I.e. what Chern is telling you is that geometry on $\mathbb{R}^n$, and thus Riemannian geometry, is just the study of the frame bundle.
 
Yeah, and "geometry" in general is the study of a general $G$-bundle
 
11:39 PM
If I still cannot googled up some answers, or calculated something >c (thus showing they are impossible to be produced) for my curiosity, I am going to write that millimetre gravitational wave question later on the PSE
but for now I have 10 mins before I must go to a symposium in my uni
 
@ACuriousMind Can one get triangles and shit from $\mathrm{D}\omega=0$?
 
and it's chemistry
 
@0celo7 Well, as you may recall, curvature does determine the sum of the internal angles of a triangle, for example, so this flatness already says that triangles have the usual 180°.
 
Is that the Gauss-Bonnet thing for triangles
Geodesic curvature or something
 
@0celo7 Yes
 
11:44 PM
@ACuriousMind so...Euclid's geometry IS just the study of the frame bundle
 
A bit polemic, but yes, I suppose so
 
big words
> a strong verbal or written attack on someone or something.

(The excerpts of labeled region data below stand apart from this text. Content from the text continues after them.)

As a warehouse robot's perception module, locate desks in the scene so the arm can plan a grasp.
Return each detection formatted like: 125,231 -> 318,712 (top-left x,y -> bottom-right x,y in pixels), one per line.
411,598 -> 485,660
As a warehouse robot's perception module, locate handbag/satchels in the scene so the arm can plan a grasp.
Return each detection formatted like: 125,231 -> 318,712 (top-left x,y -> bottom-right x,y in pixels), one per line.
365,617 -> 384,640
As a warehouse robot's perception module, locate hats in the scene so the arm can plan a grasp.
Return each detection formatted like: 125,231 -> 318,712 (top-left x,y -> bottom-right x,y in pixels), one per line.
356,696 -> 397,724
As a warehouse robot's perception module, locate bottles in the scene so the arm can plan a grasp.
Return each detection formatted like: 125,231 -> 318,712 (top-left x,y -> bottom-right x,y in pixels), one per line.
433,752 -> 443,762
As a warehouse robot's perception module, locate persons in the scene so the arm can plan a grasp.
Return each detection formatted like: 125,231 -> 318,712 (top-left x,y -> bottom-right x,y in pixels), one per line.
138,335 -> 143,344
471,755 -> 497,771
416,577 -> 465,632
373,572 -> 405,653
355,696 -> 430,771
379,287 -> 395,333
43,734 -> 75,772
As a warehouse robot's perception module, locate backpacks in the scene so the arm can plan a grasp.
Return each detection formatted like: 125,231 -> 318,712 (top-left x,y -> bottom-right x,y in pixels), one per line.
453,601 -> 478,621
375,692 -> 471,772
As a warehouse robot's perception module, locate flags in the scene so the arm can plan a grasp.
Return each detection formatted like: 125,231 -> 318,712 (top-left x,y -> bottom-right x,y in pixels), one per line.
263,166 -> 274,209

I don't think that was the word you had in mind.
 
@0celo7 Oh, it was - it sounds very disrespectful of Euclid to say his work is just the study of the frame bundle
 
@ACuriousMind the just was my addition, and it was not meant in that way
 
Well, too late, Euclid's zombie is already out to get you now
 
11:49 PM
Ok
He has to cross an ocean to get to me
 
He doesn't need to breathe, he can just walk over
 
Euclid = Jesus
Or does he walk along the bottom a la WWZ?
 
I was thinking of walking along the bottom - if he walked really over the water, it didn't matter whether he breathes
 
Ah, indeed.
@ACuriousMind Maybe it's a little polemic to algebraic geometers
Unless they study principal bundles too
 
@0celo7 Not that I know, but they do have differentials
And a notion of smoothness
 
11:54 PM
Well, ain't nobody gon say nuttin about being polemic towards algebraic geometers
What have they done for anyone lately
 
they don't study "Euclidean geometry", like, at all, though, so I'm not sure why you think it would be disrespectful towards them
 
@0celo7 Where'd you find this comment?
 
@Danu wouldn't you like to know
 
@0celo7 I would, in fact.
 
why
 
11:57 PM
I take a strong interest in the History of Science and Mathematics
 
@FenderLesPaul aaaand UCLA is sending out (still nothing here)
 
@Danu do you?
@Danu It's in a book titled "Differential Geometry"
 
@Danu perhaps I really should ask that meta question, @EmilioPisanty brought it up in his most recent comment to the question physics.stackexchange.com/questions/234449/…
 
@0celo7 By whom?
 
"We are also not a substitute to peer review of your paper from last year." physics.stackexchange.com/questions/234449/…
 
11:59 PM
@Danu I feel like this is a trap...
 
@GBeau lol, he suggested taking it to PO. I approve.